--- begin Given information ---

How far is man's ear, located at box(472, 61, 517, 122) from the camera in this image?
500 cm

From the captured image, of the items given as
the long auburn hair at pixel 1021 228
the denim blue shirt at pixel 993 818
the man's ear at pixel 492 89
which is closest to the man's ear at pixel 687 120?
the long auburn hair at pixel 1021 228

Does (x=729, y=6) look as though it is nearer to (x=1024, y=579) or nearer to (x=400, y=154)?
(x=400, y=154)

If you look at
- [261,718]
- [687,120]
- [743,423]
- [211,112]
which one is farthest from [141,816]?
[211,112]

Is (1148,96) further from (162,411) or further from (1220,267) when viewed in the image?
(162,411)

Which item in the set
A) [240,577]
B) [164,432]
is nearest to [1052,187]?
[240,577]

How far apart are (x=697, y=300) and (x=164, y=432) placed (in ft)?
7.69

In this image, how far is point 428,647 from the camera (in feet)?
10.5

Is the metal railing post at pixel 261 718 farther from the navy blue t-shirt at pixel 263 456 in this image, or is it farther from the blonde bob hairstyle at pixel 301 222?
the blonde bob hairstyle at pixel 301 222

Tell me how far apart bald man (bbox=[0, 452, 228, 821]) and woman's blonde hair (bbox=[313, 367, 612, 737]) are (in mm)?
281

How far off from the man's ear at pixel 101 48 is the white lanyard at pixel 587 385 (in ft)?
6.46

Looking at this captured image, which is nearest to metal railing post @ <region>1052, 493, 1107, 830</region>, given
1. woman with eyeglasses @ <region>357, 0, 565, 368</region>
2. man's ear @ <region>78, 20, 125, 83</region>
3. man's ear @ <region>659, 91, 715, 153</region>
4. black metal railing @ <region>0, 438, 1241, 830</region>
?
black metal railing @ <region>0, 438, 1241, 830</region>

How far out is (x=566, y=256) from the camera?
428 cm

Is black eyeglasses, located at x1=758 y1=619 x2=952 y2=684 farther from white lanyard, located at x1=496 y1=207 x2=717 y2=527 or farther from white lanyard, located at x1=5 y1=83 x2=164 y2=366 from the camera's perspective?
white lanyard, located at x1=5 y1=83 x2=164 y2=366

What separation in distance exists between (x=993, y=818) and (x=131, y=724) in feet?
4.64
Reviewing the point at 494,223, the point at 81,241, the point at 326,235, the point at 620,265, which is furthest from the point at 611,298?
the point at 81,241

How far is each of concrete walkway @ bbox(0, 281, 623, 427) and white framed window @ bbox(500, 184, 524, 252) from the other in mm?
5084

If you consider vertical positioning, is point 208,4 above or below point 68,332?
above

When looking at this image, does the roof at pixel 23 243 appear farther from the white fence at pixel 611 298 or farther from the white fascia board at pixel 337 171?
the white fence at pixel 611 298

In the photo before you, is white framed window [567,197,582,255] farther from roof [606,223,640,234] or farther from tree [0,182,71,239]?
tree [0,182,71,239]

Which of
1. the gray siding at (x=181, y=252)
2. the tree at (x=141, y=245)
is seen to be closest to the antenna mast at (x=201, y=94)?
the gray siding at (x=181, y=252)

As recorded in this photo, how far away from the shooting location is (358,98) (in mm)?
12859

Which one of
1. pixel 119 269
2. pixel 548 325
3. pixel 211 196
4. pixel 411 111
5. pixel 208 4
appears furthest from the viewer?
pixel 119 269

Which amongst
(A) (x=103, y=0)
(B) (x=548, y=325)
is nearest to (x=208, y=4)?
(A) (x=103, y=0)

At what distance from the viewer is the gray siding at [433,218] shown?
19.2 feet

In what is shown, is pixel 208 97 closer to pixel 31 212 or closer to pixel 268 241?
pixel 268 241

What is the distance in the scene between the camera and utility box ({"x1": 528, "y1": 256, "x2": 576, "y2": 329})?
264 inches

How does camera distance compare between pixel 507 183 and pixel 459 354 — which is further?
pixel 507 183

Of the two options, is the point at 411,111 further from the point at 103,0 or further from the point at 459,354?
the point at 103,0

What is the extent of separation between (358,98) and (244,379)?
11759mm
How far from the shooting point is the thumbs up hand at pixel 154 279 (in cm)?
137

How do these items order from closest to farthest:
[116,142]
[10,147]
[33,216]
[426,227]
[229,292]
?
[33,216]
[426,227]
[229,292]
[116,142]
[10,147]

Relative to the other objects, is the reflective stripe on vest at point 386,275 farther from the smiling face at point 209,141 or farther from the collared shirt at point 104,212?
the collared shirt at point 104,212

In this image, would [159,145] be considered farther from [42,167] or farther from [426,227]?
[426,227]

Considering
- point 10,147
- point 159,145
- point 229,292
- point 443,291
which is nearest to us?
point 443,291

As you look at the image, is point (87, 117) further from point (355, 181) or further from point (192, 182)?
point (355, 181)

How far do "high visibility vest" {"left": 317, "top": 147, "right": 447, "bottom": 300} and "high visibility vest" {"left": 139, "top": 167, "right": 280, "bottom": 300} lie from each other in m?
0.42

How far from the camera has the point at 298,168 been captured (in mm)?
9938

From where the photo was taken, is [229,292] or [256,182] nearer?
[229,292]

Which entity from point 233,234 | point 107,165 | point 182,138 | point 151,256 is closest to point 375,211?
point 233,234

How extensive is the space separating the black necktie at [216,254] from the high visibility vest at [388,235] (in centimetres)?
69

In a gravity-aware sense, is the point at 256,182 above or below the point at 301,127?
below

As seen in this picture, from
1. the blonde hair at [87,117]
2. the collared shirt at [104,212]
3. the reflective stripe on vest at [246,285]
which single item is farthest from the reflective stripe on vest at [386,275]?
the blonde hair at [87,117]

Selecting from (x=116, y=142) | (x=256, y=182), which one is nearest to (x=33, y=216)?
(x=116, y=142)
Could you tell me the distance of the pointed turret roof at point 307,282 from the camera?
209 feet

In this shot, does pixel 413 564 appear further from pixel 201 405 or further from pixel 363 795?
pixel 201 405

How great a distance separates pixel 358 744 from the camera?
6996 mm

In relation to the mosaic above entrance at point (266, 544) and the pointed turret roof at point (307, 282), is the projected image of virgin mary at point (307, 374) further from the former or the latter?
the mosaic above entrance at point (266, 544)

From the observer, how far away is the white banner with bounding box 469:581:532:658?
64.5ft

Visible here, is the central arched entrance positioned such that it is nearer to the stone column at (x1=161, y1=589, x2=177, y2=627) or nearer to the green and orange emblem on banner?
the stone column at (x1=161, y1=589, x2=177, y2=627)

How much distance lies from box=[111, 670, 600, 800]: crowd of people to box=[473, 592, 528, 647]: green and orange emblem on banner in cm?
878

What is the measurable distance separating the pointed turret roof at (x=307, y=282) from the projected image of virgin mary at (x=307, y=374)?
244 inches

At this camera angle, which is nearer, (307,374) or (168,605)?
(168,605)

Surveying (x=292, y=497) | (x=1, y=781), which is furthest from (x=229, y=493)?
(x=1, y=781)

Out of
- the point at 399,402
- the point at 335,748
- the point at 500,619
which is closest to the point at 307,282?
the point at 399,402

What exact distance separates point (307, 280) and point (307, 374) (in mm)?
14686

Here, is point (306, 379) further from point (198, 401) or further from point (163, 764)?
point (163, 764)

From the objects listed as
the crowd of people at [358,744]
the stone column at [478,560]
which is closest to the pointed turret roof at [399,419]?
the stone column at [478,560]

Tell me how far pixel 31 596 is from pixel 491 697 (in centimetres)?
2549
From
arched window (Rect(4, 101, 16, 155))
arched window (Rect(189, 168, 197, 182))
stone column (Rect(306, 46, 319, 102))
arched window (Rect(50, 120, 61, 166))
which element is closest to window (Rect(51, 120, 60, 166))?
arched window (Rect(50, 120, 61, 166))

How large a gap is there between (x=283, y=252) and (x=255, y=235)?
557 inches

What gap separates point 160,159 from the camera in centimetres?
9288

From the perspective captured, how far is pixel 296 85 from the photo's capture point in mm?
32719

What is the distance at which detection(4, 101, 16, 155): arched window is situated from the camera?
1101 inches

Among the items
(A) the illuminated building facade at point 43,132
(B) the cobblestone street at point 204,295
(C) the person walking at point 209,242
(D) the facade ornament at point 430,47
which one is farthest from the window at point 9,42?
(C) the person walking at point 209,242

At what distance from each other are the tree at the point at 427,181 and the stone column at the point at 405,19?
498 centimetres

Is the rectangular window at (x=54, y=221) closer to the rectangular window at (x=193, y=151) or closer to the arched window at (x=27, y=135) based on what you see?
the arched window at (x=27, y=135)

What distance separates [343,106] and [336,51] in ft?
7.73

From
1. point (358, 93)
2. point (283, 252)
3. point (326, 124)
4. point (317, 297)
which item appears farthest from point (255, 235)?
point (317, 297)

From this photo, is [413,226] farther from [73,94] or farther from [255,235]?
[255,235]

--- end Given information ---

Goal ▸
From the line with "How large a" to the last line of the material, give every line again exactly, and only those lines.

Solution to the exercise ▸
How large a gap is there between (x=283, y=252) and (x=255, y=235)?
557 inches

What gap separates point 160,159 from the camera in centimetres?
9288

From the perspective captured, how far is pixel 296 85 from the photo's capture point in mm?
32719

What is the distance at which detection(4, 101, 16, 155): arched window is situated from the camera?
1101 inches

Among the items
(A) the illuminated building facade at point 43,132
(B) the cobblestone street at point 204,295
(C) the person walking at point 209,242
(D) the facade ornament at point 430,47
which one is farthest from the window at point 9,42?
(C) the person walking at point 209,242

At what distance from each other are the tree at the point at 427,181 and the stone column at the point at 405,19?
498 centimetres

Is the rectangular window at (x=54, y=221) closer to the rectangular window at (x=193, y=151) or closer to the arched window at (x=27, y=135) based on what you see?
the arched window at (x=27, y=135)

What distance separates [343,106] and [336,51] in ft?
7.73

From
1. point (358, 93)
2. point (283, 252)
3. point (326, 124)
4. point (317, 297)
which item appears farthest from point (255, 235)?
point (317, 297)

From this photo, is [413,226] farther from [73,94] or farther from [255,235]?
[255,235]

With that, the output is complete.